I have set up MySQL NDB Cluster 7.3.5 and the cluster was working fine.
Cluster with 4 nodes :
NodeA : SQLNode1, DataNode1
NodeB : SQLNode2, DataNode2
NodeC : Mgmt Node1
NodeD : Mgmt Node2
To test the server reboot scenario I rebooted VMWare ESXi and restarted all VMs.
But the data nodes are subsequently failing to start.
Adding logs for the servers respectively:
/home/mysql/mysqlcluster_data/1/ndb_1_out.log (Data Node 1)
error: [ code: 708 line: 38848236 node: 1 count: 1 status: 32687 key: 445914048 name: 'hhmefep/def/fgvmev0000000000-elog-1398414831' ]
2014-05-13 13:16:40 [ndbd] INFO -- Failed to recreate object 505 during restart, error 708.
2014-05-13 13:16:40 [ndbd] INFO -- DBDICT (Line: 4688) 0x00000000
2014-05-13 13:16:40 [ndbd] INFO -- Error handler restarting system
2014-05-13 13:16:40 [ndbd] INFO -- Error handler shutdown completed - exiting
2014-05-13 13:16:40 [ndbd] ALERT -- Angel detected too many startup failures(3), not restarting again
2014-05-13 13:16:40 [ndbd] ALERT -- Node 1: Forced node shutdown completed. Occured during startphase 4. Caused by error 2355: 'Failure to restore schema(Resource configuration error). Permanent error, external action needed'.
It seems that the nodes are failing to recover this table: hhmefep.fgvmev0000000000-elog-1398414831
/home/mysql/mysqlcluster_data/2/ndb_2_out.log (Data Node 2)
2014-05-13 13:05:48 [ndbd] INFO -- Start phase 1 completed
2014-05-13 13:05:48 [ndbd] INFO -- Start phase 2 completed
2014-05-13 13:05:48 [ndbd] INFO -- Start phase 3 completed
2014-05-13 13:05:51 [ndbd] INFO -- Node 1 disconnected
2014-05-13 13:05:51 [ndbd] INFO -- QMGR (Line: 3308) 0x00000000
2014-05-13 13:05:51 [ndbd] INFO -- Error handler restarting system
2014-05-13 13:05:51 [ndbd] INFO -- Error handler shutdown completed - exiting
2014-05-13 13:05:51 [ndbd] ALERT -- Angel detected too many startup failures(3), not restarting again
2014-05-13 13:05:51 [ndbd] ALERT -- Node 2: Forced node shutdown completed. Occured during startphase 4. Caused by error 2308: 'Another node failed during system restart, please investigate error(s) on other node(s)(Restart error). Temporary error, restart node'.
It seems that data node 2 is trying to sync with data node 1 but has been forcefully shutdown by management node.
(Mgmt Node)
ndb_mgm> Node 1: Forced node shutdown completed, restarting. Occured during startphase 4. Caused by error 2355: 'Failure to restore schema(Resource configuration error). Permanent error, external action needed'.
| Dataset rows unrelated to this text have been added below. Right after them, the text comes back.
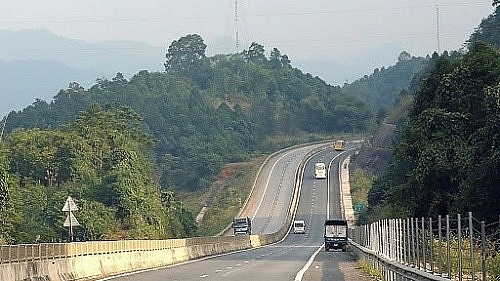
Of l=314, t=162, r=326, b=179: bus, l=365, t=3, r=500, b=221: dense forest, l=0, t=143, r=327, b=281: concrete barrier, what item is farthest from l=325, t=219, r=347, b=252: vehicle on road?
l=314, t=162, r=326, b=179: bus

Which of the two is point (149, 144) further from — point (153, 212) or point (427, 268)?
point (427, 268)

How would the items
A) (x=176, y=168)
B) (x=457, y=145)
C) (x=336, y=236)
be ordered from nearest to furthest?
(x=457, y=145) < (x=336, y=236) < (x=176, y=168)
Node 1: Forced node shutdown completed, restarting. Occured during startphase 4. Caused by error 2355: 'Failure to restore schema(Resource configuration error). Permanent error, external action needed'.
Node 1: Forced node shutdown completed. Occured during startphase 4. Caused by error 2355: 'Failure to restore schema(Resource configuration error). Permanent error, external action needed'.
Node 2: Forced node shutdown completed, restarting. Occured during startphase 4. Caused by error 2308: 'Another node failed during system restart, please investigate error(s) on other node(s)(Restart error). Temporary error, restart node'.
Node 2: Forced node shutdown completed, restarting. Occured during startphase 4. Caused by error 2355: 'Failure to restore schema(Resource configuration error). Permanent error, external action needed'.
ndb_mgm> Node 2: Forced node shutdown completed. Occured during startphase 4. Caused by error 2355: 'Failure to restore schema(Resource configuration error). Permanent error, external action needed'.
Please help me on this since it is very frustrating.